For a novel that is 88 years old, the future imagined by Aldous Huxley in Brave New World feels remarkably relevant. Soma feels prescient in a world with ever increasing prescriptions of anti-depressants and an opioid epidemic. It poses a question that I have yet to resolve: how to choose if it is better to live a happy and comfortable life, or to suffer in the name of a good cause?
V for Vendetta
On the 5th of November, the start of the UK’s second lockdown, I watched the film adaptation of Alan Moore’s comic series V for Vendetta. Some plot elements felt eerily familiar in the context of a US Presidential election during a global pandemic. As a “Bush-era parable” (see quote below), I found the undertones of the 9/11 Truth movement unpalatable, whilst the reminder of the threat of fascism felt necessary given a US president with a fondness for white supremacists. Valerie’s letter made me cry (for the third time).
[The movie] has been “turned into a Bush-era parable by people too timid to set a political satire in their own country. … It’s a thwarted and frustrated and largely impotent American liberal fantasy of someone with American liberal values standing up against a state run by neoconservatives – which is not what the comic V for Vendetta was about. It was about fascism, it was about anarchy, it was about England.Alan Moore on the film adaptation of his comic book V for Vendetta
For most of my life, the United States looked to be the leading country in the world. It was an American flag that flew on the moon, Hollywood told stories from the American perspective, American soldiers protected the weak from tyranny, and American universities were home to the world’s leading researchers. I was a high school student when the election of Barack Obama on a platform of hope looked to be a rejection of a racist past. The promise to fix a broken health care system and an acknowledgement of the burden of climate change made me feel optimistic in a world of cynicism following the Iraq War and the financial crisis. I first visited the US in 2012, and was enthralled at the sense of opportunity as I lived on the energising chaos of Silicon Valley Hackerspaces. I think fondly of my time in New York and Boston in 2014, every new relationship a wonderful opportunity to learn. The mix of cultures, of passions, and the uniting desire to do something made me feel that this ought be home.
Hard Work and Sacrifice
Americans work hard. Compared with Europeans and Australasians they take fewer holidays, they work more hours. They set ambitious goals. The technological prowess of the United States is most famously demonstrated by the space program. NASA continues to be science’s most recognisable and captivating brand.
R&D Spending as a proportion of discretionary spending has fallen since the height of the space race.
Some of the hardest work to be done in the US is mending a racially and politically fractured society.
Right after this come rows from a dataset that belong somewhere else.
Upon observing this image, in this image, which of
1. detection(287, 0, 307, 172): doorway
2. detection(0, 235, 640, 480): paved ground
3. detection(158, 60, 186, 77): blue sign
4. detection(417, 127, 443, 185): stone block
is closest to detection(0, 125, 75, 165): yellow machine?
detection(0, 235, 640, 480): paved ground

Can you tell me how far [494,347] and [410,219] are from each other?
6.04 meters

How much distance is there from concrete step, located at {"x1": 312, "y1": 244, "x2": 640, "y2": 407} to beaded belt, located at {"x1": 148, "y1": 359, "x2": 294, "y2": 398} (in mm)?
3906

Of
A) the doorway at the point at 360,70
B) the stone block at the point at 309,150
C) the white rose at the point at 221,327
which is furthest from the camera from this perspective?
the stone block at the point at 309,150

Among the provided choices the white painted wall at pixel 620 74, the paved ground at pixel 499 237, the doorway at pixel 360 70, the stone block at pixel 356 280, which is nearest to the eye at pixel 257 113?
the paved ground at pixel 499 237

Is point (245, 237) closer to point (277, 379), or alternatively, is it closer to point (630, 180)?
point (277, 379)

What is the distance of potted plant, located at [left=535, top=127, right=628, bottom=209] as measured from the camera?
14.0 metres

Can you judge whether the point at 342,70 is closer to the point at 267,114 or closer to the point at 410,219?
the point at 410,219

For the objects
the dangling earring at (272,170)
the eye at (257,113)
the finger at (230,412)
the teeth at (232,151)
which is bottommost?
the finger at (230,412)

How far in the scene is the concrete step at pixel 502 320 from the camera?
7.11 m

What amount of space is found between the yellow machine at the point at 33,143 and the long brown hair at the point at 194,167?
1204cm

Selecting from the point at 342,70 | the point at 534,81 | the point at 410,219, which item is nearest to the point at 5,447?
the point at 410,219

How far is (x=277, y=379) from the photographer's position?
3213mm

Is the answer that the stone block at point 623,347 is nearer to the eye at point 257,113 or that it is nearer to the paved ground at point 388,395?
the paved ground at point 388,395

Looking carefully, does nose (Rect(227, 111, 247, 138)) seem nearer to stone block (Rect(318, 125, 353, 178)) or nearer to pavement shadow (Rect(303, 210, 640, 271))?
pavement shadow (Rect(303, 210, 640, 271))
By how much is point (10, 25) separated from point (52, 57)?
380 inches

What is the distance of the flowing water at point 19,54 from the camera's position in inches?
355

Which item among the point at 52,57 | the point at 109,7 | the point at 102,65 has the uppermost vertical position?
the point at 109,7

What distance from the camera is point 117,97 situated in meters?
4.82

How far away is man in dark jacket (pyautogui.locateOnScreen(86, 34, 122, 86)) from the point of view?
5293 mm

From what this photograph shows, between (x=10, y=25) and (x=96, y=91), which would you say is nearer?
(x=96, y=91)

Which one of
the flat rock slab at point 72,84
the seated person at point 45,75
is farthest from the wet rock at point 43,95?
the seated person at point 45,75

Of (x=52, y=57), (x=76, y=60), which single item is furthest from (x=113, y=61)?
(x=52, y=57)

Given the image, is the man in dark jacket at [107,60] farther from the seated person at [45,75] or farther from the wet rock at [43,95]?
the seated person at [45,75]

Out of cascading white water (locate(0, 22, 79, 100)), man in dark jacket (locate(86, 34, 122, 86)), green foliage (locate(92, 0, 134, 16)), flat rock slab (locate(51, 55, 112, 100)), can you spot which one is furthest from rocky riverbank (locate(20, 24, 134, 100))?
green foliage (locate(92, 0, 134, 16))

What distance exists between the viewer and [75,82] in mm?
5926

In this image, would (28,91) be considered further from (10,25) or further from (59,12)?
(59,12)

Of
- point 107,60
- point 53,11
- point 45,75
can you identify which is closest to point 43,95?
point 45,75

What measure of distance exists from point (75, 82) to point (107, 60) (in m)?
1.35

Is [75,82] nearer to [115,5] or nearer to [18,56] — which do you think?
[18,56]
Consider the following:
Racial harmony is not going to come by us holding hands and singing Kumbaya. That understanding has to be earned, it has to be worked for, and there are sacrifices involved and I think that breaking isolation requires work and sacrifice.
Obama’s opponent in the 2008 presidential race was John McCain, who sought to quell fears rather than stoke them during his time on the campaign trail.
I have to tell you, he [Obama] is a decent person, and a person that you do not have to be scared of as president of the United States.
Senator John McCain at a rally 10th October 2008
Trump has vindictively and cynically stoked the same racial tensions, and appealed to the worst aspects of the Republican base.